The Pakistan Stock Exchange (PSX) experienced a significant uptick as investors engaged in a buying spree following the International Monetary Fund’s (IMF) completion of the first review of the $3-billion Stand-By Arrangement (SBA). The benchmark KSE-100 Index saw a robust increase of over 600 points during Friday’s trading session.
By 10:25 am, the KSE-100 index reached 65,309.90, marking a remarkable surge of 692.34 points or 1.07%. The bullish trend was widespread, encompassing various index-heavy sectors such as cement, chemicals, commercial banks, oil and gas exploration companies, as well as oil marketing and refinery sectors, all trading in positive territory.
Thursday’s market closure also reflected positive momentum, with the PSX gaining over 1% amid discussions about a potential rate cut in the upcoming Monetary Policy Committee (MPC) meeting scheduled for January. The KSE-100 settled at 64,617.57, up by 697.72 points or 1.09%.
The IMF’s Executive Board decision, announced on Thursday night, not only completed the first review of Pakistan’s economic reform program but also allowed for an immediate disbursement of SDR 528 million (around $700 million). This brings the total disbursements under the SBA to SDR 1.422 billion (approximately $1.9 billion).
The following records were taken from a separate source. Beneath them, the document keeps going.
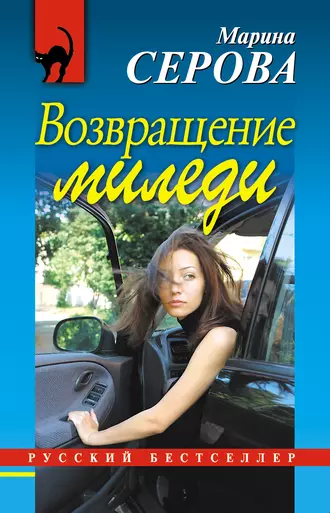 Постер книги Возвращение миледи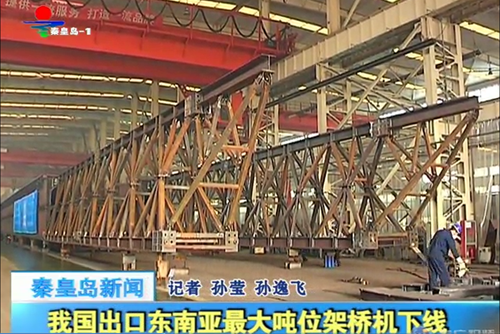 ŷ�ǹ���(�й���)���ٷ���վ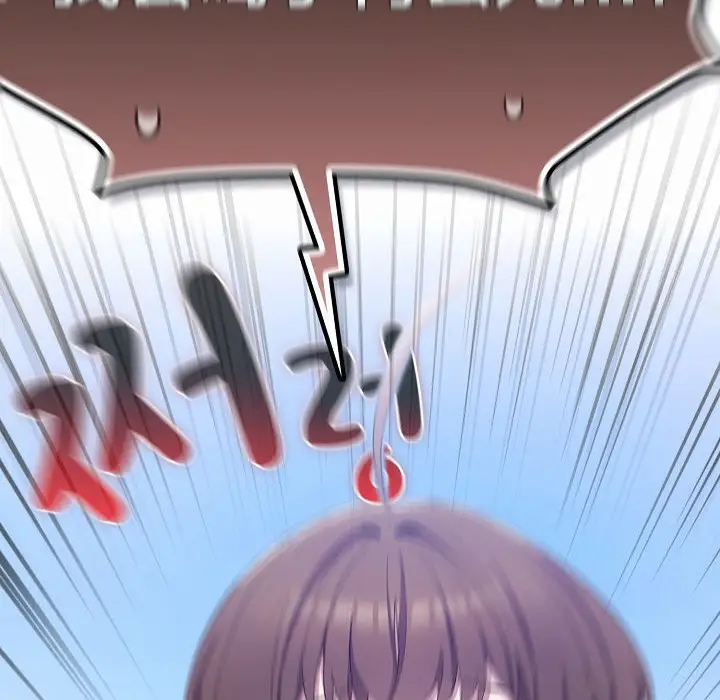 漫画《猫猫牵红线》第4话第116张图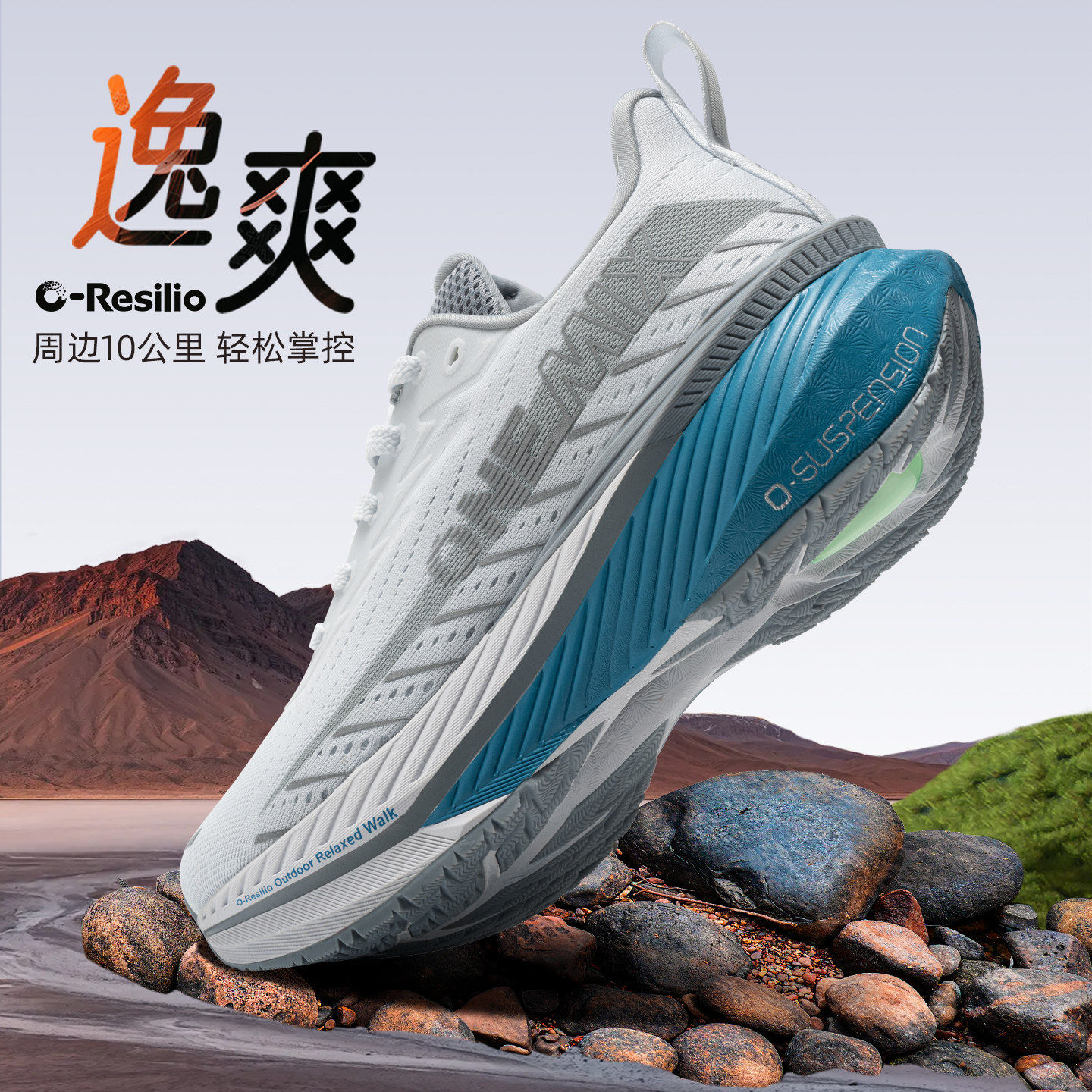 玩觅逸爽情侣超轻缓震防滑跑鞋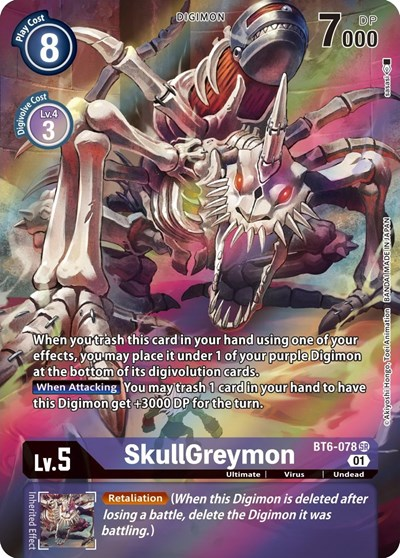 SkullGreymon Full hd image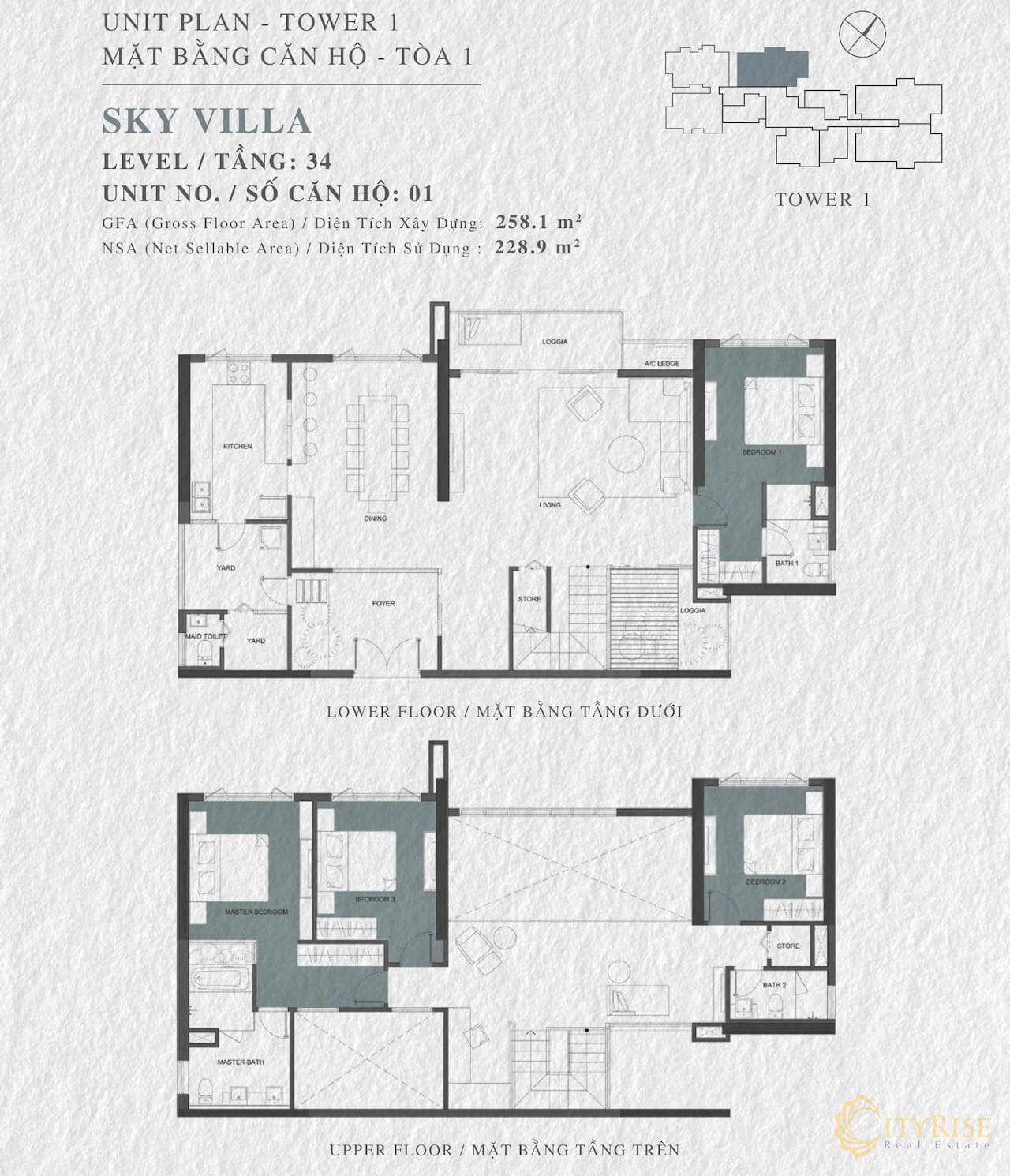 Mặt bằng căn hộ Sky Villa toà 1 Vista Verde quận 2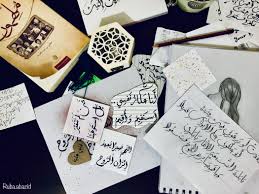 pin on arabic calligraphy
Market experts anticipate that the IMF approval will open doors for funding from other multilateral and bilateral institutions. Topline Securities noted in a Friday note that, “After IMF board approval, more dollar funding for Pakistan is likely from bilateral, multilateral, and other sources.” This, in turn, is expected to facilitate rollovers, support foreign exchange reserves, and contribute to currency stability.
On the global front, Asian shares exhibited caution on Friday due to the escalating conflict in the Red Sea region, leading to a surge in oil prices. However, higher-than-expected U.S. inflation data did not deter investors’ expectations of early and aggressive rate cuts in the U.S. and Europe.
MSCI’s broadest index of Asia-Pacific shares outside Japan eased by 0.1%, while Japan’s Nikkei gained 1.2% to reach another 34-year high, propelled by a weakened yen.
The rally in rates globally may have been influenced by dovish comments from European Central Bank (ECB) President Christine Lagarde, indicating potential rate cuts if inflation were to fall to the 2% level.